* Required work: Copy the entries exactly, leaving out nothing.

* Information given:
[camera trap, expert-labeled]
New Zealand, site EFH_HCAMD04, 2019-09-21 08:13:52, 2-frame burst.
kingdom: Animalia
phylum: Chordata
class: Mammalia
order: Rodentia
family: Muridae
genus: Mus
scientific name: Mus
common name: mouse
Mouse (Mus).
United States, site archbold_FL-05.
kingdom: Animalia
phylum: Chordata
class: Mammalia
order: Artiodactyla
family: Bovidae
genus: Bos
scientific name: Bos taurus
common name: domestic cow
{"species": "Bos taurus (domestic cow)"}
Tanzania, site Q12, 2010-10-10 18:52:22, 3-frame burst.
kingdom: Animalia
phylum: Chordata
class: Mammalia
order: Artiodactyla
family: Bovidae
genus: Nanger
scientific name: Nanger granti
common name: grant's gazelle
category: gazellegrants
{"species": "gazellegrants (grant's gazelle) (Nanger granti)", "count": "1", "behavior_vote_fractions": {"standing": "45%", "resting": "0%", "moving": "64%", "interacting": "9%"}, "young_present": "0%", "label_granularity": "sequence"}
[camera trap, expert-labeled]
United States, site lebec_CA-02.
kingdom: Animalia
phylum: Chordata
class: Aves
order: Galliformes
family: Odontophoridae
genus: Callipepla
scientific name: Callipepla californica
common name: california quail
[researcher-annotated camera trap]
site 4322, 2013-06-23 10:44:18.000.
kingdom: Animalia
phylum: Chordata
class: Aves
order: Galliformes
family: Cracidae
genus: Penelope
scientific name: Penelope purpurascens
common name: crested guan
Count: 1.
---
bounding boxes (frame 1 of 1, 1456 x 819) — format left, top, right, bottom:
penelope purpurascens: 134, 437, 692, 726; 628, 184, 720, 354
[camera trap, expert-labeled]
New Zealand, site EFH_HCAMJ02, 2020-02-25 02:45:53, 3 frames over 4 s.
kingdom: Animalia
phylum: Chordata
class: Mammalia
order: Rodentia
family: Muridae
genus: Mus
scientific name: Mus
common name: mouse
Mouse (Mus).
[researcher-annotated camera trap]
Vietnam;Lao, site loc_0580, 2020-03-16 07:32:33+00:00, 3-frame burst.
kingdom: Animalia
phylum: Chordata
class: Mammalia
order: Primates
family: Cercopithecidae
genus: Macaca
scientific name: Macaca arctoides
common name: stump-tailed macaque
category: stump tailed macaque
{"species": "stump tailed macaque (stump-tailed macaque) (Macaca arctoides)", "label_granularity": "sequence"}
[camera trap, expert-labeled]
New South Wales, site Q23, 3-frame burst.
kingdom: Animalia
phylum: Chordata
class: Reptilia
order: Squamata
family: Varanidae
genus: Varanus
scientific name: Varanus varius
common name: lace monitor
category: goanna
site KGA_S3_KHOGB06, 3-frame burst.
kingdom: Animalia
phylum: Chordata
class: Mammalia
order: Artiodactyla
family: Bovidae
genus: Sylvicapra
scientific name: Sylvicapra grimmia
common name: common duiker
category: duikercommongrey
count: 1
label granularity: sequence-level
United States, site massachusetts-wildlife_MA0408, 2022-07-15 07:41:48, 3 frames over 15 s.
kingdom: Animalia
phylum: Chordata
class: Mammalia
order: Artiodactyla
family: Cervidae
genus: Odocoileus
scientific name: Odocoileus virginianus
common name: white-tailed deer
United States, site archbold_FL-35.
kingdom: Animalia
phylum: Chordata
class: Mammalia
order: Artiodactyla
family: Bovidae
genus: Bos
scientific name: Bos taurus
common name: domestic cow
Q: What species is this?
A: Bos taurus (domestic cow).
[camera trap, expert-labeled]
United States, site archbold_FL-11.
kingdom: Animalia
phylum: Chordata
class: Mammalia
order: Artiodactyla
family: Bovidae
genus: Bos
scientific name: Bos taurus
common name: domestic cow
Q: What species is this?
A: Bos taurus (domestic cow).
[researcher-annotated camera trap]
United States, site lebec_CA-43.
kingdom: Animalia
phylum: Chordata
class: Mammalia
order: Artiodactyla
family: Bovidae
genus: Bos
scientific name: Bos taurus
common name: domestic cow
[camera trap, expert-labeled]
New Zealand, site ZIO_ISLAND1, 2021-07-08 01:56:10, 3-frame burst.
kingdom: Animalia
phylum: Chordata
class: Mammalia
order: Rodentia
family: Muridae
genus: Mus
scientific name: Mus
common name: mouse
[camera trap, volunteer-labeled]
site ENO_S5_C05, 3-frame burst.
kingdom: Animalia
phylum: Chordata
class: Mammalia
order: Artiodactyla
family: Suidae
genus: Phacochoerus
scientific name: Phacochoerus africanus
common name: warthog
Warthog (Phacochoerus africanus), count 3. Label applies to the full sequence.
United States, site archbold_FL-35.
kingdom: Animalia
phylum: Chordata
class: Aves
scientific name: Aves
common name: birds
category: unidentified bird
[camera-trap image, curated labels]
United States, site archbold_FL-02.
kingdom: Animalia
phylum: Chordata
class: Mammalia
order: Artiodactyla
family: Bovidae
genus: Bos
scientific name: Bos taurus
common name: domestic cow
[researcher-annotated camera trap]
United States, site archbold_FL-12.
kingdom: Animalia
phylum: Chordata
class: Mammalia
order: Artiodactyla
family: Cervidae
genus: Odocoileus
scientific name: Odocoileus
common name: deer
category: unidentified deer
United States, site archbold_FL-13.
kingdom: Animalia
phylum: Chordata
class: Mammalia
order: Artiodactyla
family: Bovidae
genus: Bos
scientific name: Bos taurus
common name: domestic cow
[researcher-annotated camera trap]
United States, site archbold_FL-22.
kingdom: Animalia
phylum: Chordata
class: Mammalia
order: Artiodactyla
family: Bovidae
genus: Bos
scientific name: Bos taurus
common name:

* Exercise answer:
[camera trap, expert-labeled]
New Zealand, site EFH_HCAMD04, 2019-09-21 08:13:52, 2-frame burst.
kingdom: Animalia
phylum: Chordata
class: Mammalia
order: Rodentia
family: Muridae
genus: Mus
scientific name: Mus
common name: mouse
Mouse (Mus).
United States, site archbold_FL-05.
kingdom: Animalia
phylum: Chordata
class: Mammalia
order: Artiodactyla
family: Bovidae
genus: Bos
scientific name: Bos taurus
common name: domestic cow
{"species": "Bos taurus (domestic cow)"}
Tanzania, site Q12, 2010-10-10 18:52:22, 3-frame burst.
kingdom: Animalia
phylum: Chordata
class: Mammalia
order: Artiodactyla
family: Bovidae
genus: Nanger
scientific name: Nanger granti
common name: grant's gazelle
category: gazellegrants
{"species": "gazellegrants (grant's gazelle) (Nanger granti)", "count": "1", "behavior_vote_fractions": {"standing": "45%", "resting": "0%", "moving": "64%", "interacting": "9%"}, "young_present": "0%", "label_granularity": "sequence"}
[camera trap, expert-labeled]
United States, site lebec_CA-02.
kingdom: Animalia
phylum: Chordata
class: Aves
order: Galliformes
family: Odontophoridae
genus: Callipepla
scientific name: Callipepla californica
common name: california quail
[researcher-annotated camera trap]
site 4322, 2013-06-23 10:44:18.000.
kingdom: Animalia
phylum: Chordata
class: Aves
order: Galliformes
family: Cracidae
genus: Penelope
scientific name: Penelope purpurascens
common name: crested guan
Count: 1.
---
bounding boxes (frame 1 of 1, 1456 x 819) — format left, top, right, bottom:
penelope purpurascens: 134, 437, 692, 726; 628, 184, 720, 354
[camera trap, expert-labeled]
New Zealand, site EFH_HCAMJ02, 2020-02-25 02:45:53, 3 frames over 4 s.
kingdom: Animalia
phylum: Chordata
class: Mammalia
order: Rodentia
family: Muridae
genus: Mus
scientific name: Mus
common name: mouse
Mouse (Mus).
[researcher-annotated camera trap]
Vietnam;Lao, site loc_0580, 2020-03-16 07:32:33+00:00, 3-frame burst.
kingdom: Animalia
phylum: Chordata
class: Mammalia
order: Primates
family: Cercopithecidae
genus: Macaca
scientific name: Macaca arctoides
common name: stump-tailed macaque
category: stump tailed macaque
{"species": "stump tailed macaque (stump-tailed macaque) (Macaca arctoides)", "label_granularity": "sequence"}
[camera trap, expert-labeled]
New South Wales, site Q23, 3-frame burst.
kingdom: Animalia
phylum: Chordata
class: Reptilia
order: Squamata
family: Varanidae
genus: Varanus
scientific name: Varanus varius
common name: lace monitor
category: goanna
site KGA_S3_KHOGB06, 3-frame burst.
kingdom: Animalia
phylum: Chordata
class: Mammalia
order: Artiodactyla
family: Bovidae
genus: Sylvicapra
scientific name: Sylvicapra grimmia
common name: common duiker
category: duikercommongrey
count: 1
label granularity: sequence-level
United States, site massachusetts-wildlife_MA0408, 2022-07-15 07:41:48, 3 frames over 15 s.
kingdom: Animalia
phylum: Chordata
class: Mammalia
order: Artiodactyla
family: Cervidae
genus: Odocoileus
scientific name: Odocoileus virginianus
common name: white-tailed deer
United States, site archbold_FL-35.
kingdom: Animalia
phylum: Chordata
class: Mammalia
order: Artiodactyla
family: Bovidae
genus: Bos
scientific name: Bos taurus
common name: domestic cow
Q: What species is this?
A: Bos taurus (domestic cow).
[camera trap, expert-labeled]
United States, site archbold_FL-11.
kingdom: Animalia
phylum: Chordata
class: Mammalia
order: Artiodactyla
family: Bovidae
genus: Bos
scientific name: Bos taurus
common name: domestic cow
Q: What species is this?
A: Bos taurus (domestic cow).
[researcher-annotated camera trap]
United States, site lebec_CA-43.
kingdom: Animalia
phylum: Chordata
class: Mammalia
order: Artiodactyla
family: Bovidae
genus: Bos
scientific name: Bos taurus
common name: domestic cow
[camera trap, expert-labeled]
New Zealand, site ZIO_ISLAND1, 2021-07-08 01:56:10, 3-frame burst.
kingdom: Animalia
phylum: Chordata
class: Mammalia
order: Rodentia
family: Muridae
genus: Mus
scientific name: Mus
common name: mouse
[camera trap, volunteer-labeled]
site ENO_S5_C05, 3-frame burst.
kingdom: Animalia
phylum: Chordata
class: Mammalia
order: Artiodactyla
family: Suidae
genus: Phacochoerus
scientific name: Phacochoerus africanus
common name: warthog
Warthog (Phacochoerus africanus), count 3. Label applies to the full sequence.
United States, site archbold_FL-35.
kingdom: Animalia
phylum: Chordata
class: Aves
scientific name: Aves
common name: birds
category: unidentified bird
[camera-trap image, curated labels]
United States, site archbold_FL-02.
kingdom: Animalia
phylum: Chordata
class: Mammalia
order: Artiodactyla
family: Bovidae
genus: Bos
scientific name: Bos taurus
common name: domestic cow
[researcher-annotated camera trap]
United States, site archbold_FL-12.
kingdom: Animalia
phylum: Chordata
class: Mammalia
order: Artiodactyla
family: Cervidae
genus: Odocoileus
scientific name: Odocoileus
common name: deer
category: unidentified deer
United States, site archbold_FL-13.
kingdom: Animalia
phylum: Chordata
class: Mammalia
order: Artiodactyla
family: Bovidae
genus: Bos
scientific name: Bos taurus
common name: domestic cow
[researcher-annotated camera trap]
United States, site archbold_FL-22.
kingdom: Animalia
phylum: Chordata
class: Mammalia
order: Artiodactyla
family: Bovidae
genus: Bos
scientific name: Bos taurus
common name:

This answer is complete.